I could trace out now on a map what I would call the Great-House region; passing south-westward into Belgravia, becoming diffused and sporadic westward, finding its last systematic outbreak round and about Regent's Park. The Duke of Devonshire's place in Piccadilly, in all its insolent ugliness, pleases me particularly; it is the quintessence of the thing; Apsley House is all in the manner of my theory, Park Lane has its quite typical mansions, and they run along the border of the Green Park and St. James's. And I struck out a truth one day in Cromwell Road quite suddenly, as I looked over the Natural History Museum "By Jove," said I "but this is the little assemblage of cases of stuffed birds and animals upon the Bladesover staircase grown enormous, and yonder as the corresponding thing to the Bladesover curios and porcelain is the Art Museume and there in the little observatories in Exhibition Road is old Sir Cuthbert's Gregorian telescope that I hunted out in the storeroom and put together." And diving into the Art Museum under this inspiration, I came to a little reading-room and found as I had inferred, old brown books!

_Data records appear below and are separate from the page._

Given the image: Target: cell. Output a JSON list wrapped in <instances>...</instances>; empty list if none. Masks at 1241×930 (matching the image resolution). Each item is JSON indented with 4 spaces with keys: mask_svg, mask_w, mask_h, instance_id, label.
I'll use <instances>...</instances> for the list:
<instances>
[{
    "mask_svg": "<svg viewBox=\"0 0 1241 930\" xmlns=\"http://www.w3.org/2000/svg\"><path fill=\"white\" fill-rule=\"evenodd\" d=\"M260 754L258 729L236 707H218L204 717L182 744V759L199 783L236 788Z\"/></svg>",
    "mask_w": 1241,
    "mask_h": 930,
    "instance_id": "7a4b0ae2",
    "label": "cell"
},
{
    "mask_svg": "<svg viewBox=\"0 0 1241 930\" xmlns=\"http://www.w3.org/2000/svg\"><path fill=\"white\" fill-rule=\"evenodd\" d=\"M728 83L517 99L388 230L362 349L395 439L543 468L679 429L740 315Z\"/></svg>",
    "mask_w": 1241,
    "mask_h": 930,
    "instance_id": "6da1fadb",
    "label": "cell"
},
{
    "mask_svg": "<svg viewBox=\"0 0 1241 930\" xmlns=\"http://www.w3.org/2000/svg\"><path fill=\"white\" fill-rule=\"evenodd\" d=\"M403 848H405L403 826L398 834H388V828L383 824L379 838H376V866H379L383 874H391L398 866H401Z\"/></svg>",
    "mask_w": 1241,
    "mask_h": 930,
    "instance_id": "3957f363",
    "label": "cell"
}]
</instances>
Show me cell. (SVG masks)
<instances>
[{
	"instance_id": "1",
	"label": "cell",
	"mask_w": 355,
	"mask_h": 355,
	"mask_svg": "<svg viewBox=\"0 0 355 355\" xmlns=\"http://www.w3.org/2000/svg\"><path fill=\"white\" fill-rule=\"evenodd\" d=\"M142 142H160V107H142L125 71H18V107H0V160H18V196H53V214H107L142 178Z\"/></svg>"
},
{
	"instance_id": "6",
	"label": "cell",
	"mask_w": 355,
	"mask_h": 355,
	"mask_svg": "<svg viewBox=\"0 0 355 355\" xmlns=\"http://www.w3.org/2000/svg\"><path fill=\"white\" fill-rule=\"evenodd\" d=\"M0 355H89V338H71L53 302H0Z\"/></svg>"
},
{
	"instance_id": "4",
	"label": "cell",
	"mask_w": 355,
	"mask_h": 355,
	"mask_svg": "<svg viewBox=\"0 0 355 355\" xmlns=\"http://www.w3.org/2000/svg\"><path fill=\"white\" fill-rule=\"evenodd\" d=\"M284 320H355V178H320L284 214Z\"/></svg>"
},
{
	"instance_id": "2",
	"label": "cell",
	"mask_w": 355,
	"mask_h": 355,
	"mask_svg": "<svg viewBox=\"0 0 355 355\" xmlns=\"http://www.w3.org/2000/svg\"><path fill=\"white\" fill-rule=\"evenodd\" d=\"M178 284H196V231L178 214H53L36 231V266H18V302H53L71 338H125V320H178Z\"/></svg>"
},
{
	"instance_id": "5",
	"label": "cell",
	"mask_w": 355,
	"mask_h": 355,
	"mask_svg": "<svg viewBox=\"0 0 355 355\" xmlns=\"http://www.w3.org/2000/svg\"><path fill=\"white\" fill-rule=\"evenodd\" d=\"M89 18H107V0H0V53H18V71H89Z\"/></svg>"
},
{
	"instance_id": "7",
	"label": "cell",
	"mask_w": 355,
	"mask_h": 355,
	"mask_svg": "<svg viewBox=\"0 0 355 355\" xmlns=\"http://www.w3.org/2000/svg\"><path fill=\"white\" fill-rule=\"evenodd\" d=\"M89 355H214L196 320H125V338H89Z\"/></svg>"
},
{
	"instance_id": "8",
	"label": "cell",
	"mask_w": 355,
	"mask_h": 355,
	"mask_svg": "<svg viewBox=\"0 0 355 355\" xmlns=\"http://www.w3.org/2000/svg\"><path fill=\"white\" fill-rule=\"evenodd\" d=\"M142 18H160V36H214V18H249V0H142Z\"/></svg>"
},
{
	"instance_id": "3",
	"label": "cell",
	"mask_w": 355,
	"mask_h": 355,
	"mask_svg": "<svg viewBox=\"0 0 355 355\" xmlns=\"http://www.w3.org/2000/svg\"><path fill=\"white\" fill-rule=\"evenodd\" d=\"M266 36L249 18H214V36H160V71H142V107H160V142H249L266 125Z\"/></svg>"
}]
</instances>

It was really a good piece of social comparative anatomy I did that day; all these museums and libraries that are dotted over London between Piccadilly and West Kensington, and indeed the museum and library movement throughout the world, sprang from the elegant leisure of the gentlemen of taste. Theirs were the. first libraries, the first houses of culture; by my rat-like raids into the Bladesover saloon I became, as it were, the last dwindled representative of such a man of letters as Swift. But now these things have escaped out of the Great House altogether, and taken on a strange independent life of their own.